_Exercise instructions:_
After finding the line that includes "phylum: Chordata" in the records below, transcribe it and each line after it through the last, exactly, and add nothing.

..............................

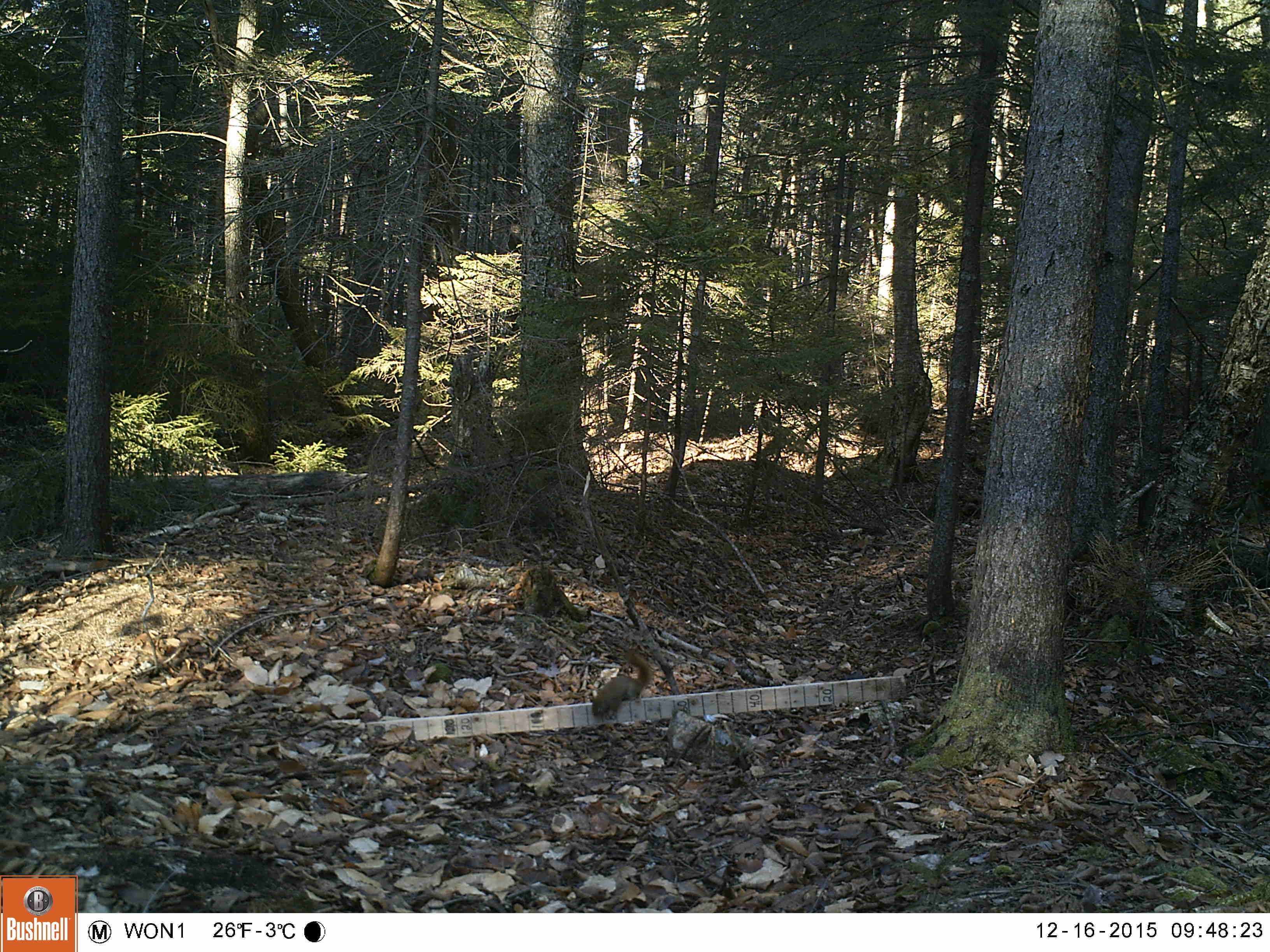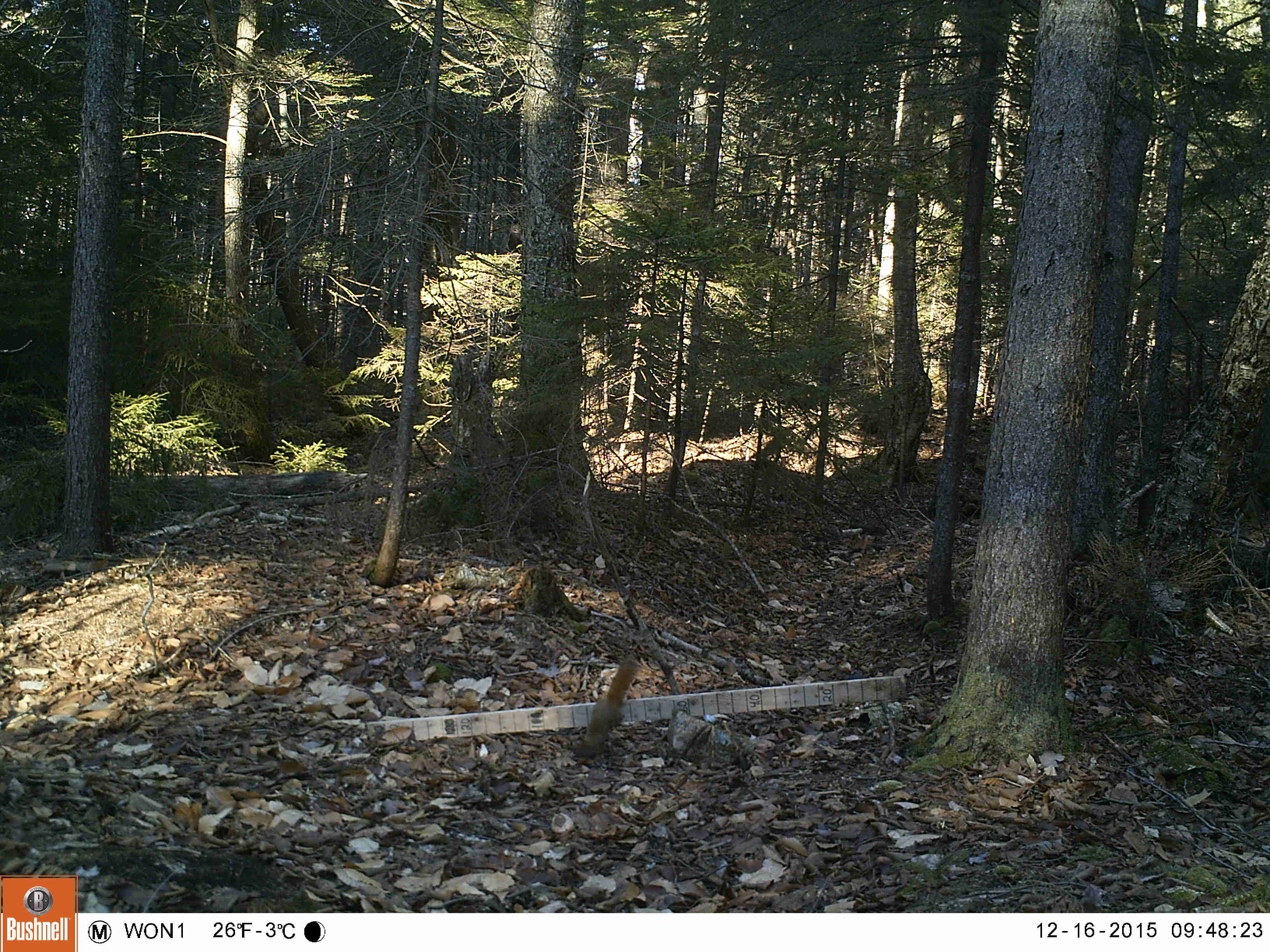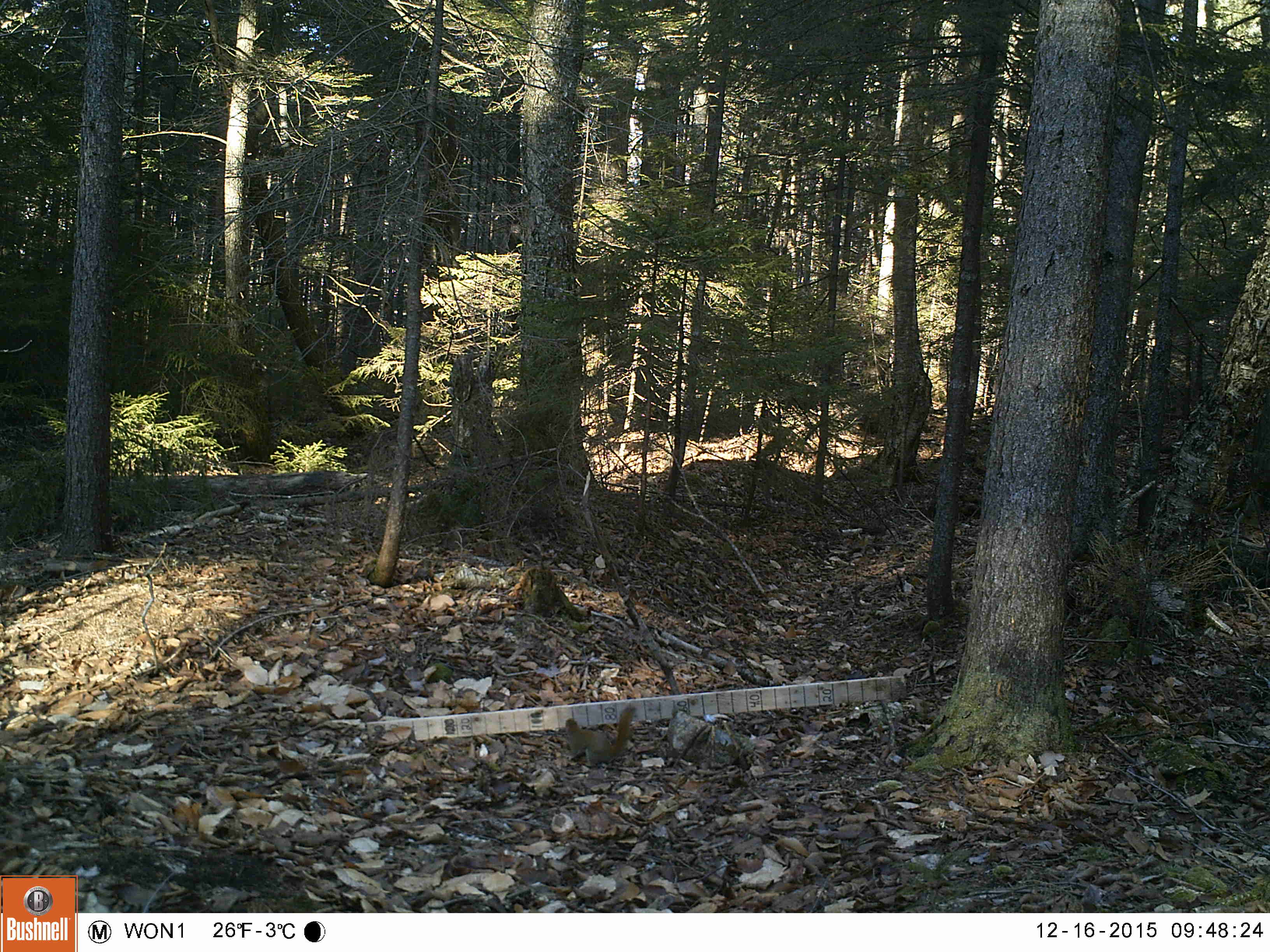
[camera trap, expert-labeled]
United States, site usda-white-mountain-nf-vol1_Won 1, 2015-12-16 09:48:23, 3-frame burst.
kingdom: Animalia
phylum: Chordata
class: Mammalia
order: Rodentia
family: Sciuridae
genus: Tamiasciurus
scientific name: Tamiasciurus hudsonicus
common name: red squirrel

..............................

_Answer area:_
phylum: Chordata
class: Mammalia
order: Rodentia
family: Sciuridae
genus: Tamiasciurus
scientific name: Tamiasciurus hudsonicus
common name: red squirrel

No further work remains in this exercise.